8. A printed circuit board comprising the integrated circuit of claim 1.

9. An electronic device, comprising:

a chip package comprising one or more dies, at least one of the one or more dies comprising a first semiconductor device having a subfin and one or more first semiconductor nanoribbons extending in a first direction between a first source or drain region and a second source or drain region; a second semiconductor device having the subfin and one or more second semiconductor nanoribbons extending in the first direction between the first source or drain region and a third source or drain region; a conductive layer that extends completely around the first source or drain region between the one or more first semiconductor nanoribbons and the one or more second semiconductor nanoribbons, wherein the subfin extends beneath the conductive layer; and a dielectric layer on a top surface of the subfin, such that the dielectric layer is between the subfin and the conductive layer.

10. The electronic device of claim 9, wherein the at least one of the one or more dies further comprises a silicide layer around an outer surface of the first source or drain region.

11. The electronic device of claim 10, wherein the silicide layer is directly between the first source or drain region and the conductive layer.

12. The electronic device of claim 9, wherein the conductive layer extends in a second direction between the first source or drain region and a dielectric plug, the second direction being orthogonal to the first direction.

13. The electronic device of claim 12, wherein the dielectric layer is a first dielectric layer and the at least one of the one or more dies further comprises a second dielectric layer along a sidewall of the dielectric plug such that the second dielectric layer is between the dielectric plug and the conductive layer.

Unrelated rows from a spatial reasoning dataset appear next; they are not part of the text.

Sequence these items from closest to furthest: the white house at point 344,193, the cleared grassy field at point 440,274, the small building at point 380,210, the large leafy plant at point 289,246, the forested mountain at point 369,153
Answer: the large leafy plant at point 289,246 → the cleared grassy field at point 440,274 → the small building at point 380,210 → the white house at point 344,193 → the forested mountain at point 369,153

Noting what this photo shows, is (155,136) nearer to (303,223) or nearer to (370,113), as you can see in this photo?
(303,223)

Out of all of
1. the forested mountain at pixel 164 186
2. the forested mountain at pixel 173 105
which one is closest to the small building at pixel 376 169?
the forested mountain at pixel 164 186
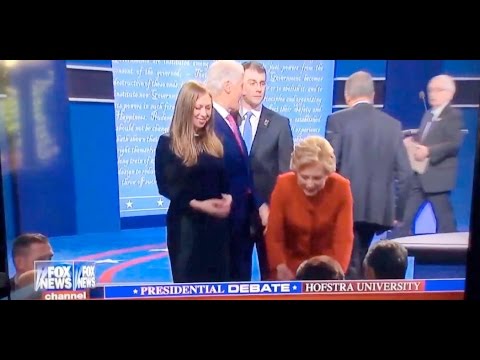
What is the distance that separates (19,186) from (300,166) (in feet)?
4.10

14. The electronic device of claim 9, wherein the conductive layer has a trapezoidal cross-section with a bottom surface of the conductive layer having a first width in a second direction and a top surface of the conductive layer having a second width in the second direction, the second direction being orthogonal to the first direction, and the first width being greater than the second width.

15. An integrated circuit comprising:

a semiconductor device having a subfin and one or more semiconductor nanoribbons extending in a first direction from a source or drain region;

a conductive layer that extends completely around the source or drain region, wherein the subfin extends beneath the conductive layer; and

a dielectric layer on a top surface of the subfin, such that at least a portion of the dielectric layer is between the subfin and the conductive layer.

16. The integrated circuit of claim 15, further comprising a silicide layer around an outer surface of the source or drain region.

17. The integrated circuit of claim 15, wherein the conductive layer extends in a second direction between the source or drain region and a dielectric plug, the second direction being orthogonal to the first direction.

18. The integrated circuit of claim 17, wherein the dielectric layer is a first dielectric layer and the integrated circuit further comprises a second dielectric layer along a sidewall of the dielectric plug such that the second dielectric layer is between the dielectric plug and the conductive layer.

19. The integrated circuit of claim 15, wherein the conductive layer has a trapezoidal cross-section with a bottom surface of the conductive layer having a first width in a second direction and a top surface of the conductive layer having a second width in the second direction, the second direction being orthogonal to the first direction, and the first width being greater than the second width.

20. The integrated circuit of claim 15, further comprising: a backside contact below the source or drain region and coupled to a bottom surface of the conductive layer, wherein a portion of the dielectric layer is adjacent to each of the source or drain region, the conductive layer, and the backside contact.